The problem
The required output is every record, reproduced exactly.

++++ Supplied data ++++

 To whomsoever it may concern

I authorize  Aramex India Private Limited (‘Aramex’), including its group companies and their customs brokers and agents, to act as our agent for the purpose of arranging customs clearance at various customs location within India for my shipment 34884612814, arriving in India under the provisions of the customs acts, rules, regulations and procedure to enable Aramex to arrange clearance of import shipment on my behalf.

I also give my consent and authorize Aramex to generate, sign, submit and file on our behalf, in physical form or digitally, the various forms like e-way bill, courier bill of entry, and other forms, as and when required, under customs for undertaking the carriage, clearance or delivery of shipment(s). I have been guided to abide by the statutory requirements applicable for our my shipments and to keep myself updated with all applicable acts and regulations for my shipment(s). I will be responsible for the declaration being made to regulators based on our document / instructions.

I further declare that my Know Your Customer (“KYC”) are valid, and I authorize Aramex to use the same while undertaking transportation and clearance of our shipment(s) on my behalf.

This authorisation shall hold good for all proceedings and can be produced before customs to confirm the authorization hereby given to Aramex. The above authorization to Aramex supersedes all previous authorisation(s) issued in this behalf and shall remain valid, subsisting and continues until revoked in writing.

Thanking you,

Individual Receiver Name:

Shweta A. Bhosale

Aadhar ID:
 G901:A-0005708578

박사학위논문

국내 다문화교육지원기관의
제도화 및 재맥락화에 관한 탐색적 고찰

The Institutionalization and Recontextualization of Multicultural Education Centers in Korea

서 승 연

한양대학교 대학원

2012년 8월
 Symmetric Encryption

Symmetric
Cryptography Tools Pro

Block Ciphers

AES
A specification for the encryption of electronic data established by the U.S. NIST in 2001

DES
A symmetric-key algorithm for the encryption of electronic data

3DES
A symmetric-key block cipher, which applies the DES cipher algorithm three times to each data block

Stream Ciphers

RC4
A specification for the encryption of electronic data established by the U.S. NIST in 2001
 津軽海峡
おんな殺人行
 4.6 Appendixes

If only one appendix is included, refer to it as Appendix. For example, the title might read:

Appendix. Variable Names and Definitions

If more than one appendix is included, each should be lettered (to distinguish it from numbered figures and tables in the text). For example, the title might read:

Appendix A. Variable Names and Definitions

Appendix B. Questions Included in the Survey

++++

Your response
 To whomsoever it may concern

I authorize  Aramex India Private Limited (‘Aramex’), including its group companies and their customs brokers and agents, to act as our agent for the purpose of arranging customs clearance at various customs location within India for my shipment 34884612814, arriving in India under the provisions of the customs acts, rules, regulations and procedure to enable Aramex to arrange clearance of import shipment on my behalf.

I also give my consent and authorize Aramex to generate, sign, submit and file on our behalf, in physical form or digitally, the various forms like e-way bill, courier bill of entry, and other forms, as and when required, under customs for undertaking the carriage, clearance or delivery of shipment(s). I have been guided to abide by the statutory requirements applicable for our my shipments and to keep myself updated with all applicable acts and regulations for my shipment(s). I will be responsible for the declaration being made to regulators based on our document / instructions.

I further declare that my Know Your Customer (“KYC”) are valid, and I authorize Aramex to use the same while undertaking transportation and clearance of our shipment(s) on my behalf.

This authorisation shall hold good for all proceedings and can be produced before customs to confirm the authorization hereby given to Aramex. The above authorization to Aramex supersedes all previous authorisation(s) issued in this behalf and shall remain valid, subsisting and continues until revoked in writing.

Thanking you,

Individual Receiver Name:

Shweta A. Bhosale

Aadhar ID:
 G901:A-0005708578

박사학위논문

국내 다문화교육지원기관의
제도화 및 재맥락화에 관한 탐색적 고찰

The Institutionalization and Recontextualization of Multicultural Education Centers in Korea

서 승 연

한양대학교 대학원

2012년 8월
 Symmetric Encryption

Symmetric
Cryptography Tools Pro

Block Ciphers

AES
A specification for the encryption of electronic data established by the U.S. NIST in 2001

DES
A symmetric-key algorithm for the encryption of electronic data

3DES
A symmetric-key block cipher, which applies the DES cipher algorithm three times to each data block

Stream Ciphers

RC4
A specification for the encryption of electronic data established by the U.S. NIST in 2001
 津軽海峡
おんな殺人行
 4.6 Appendixes

If only one appendix is included, refer to it as Appendix. For example, the title might read:

Appendix. Variable Names and Definitions

If more than one appendix is included, each should be lettered (to distinguish it from numbered figures and tables in the text). For example, the title might read:

Appendix A. Variable Names and Definitions

Appendix B. Questions Included in the Survey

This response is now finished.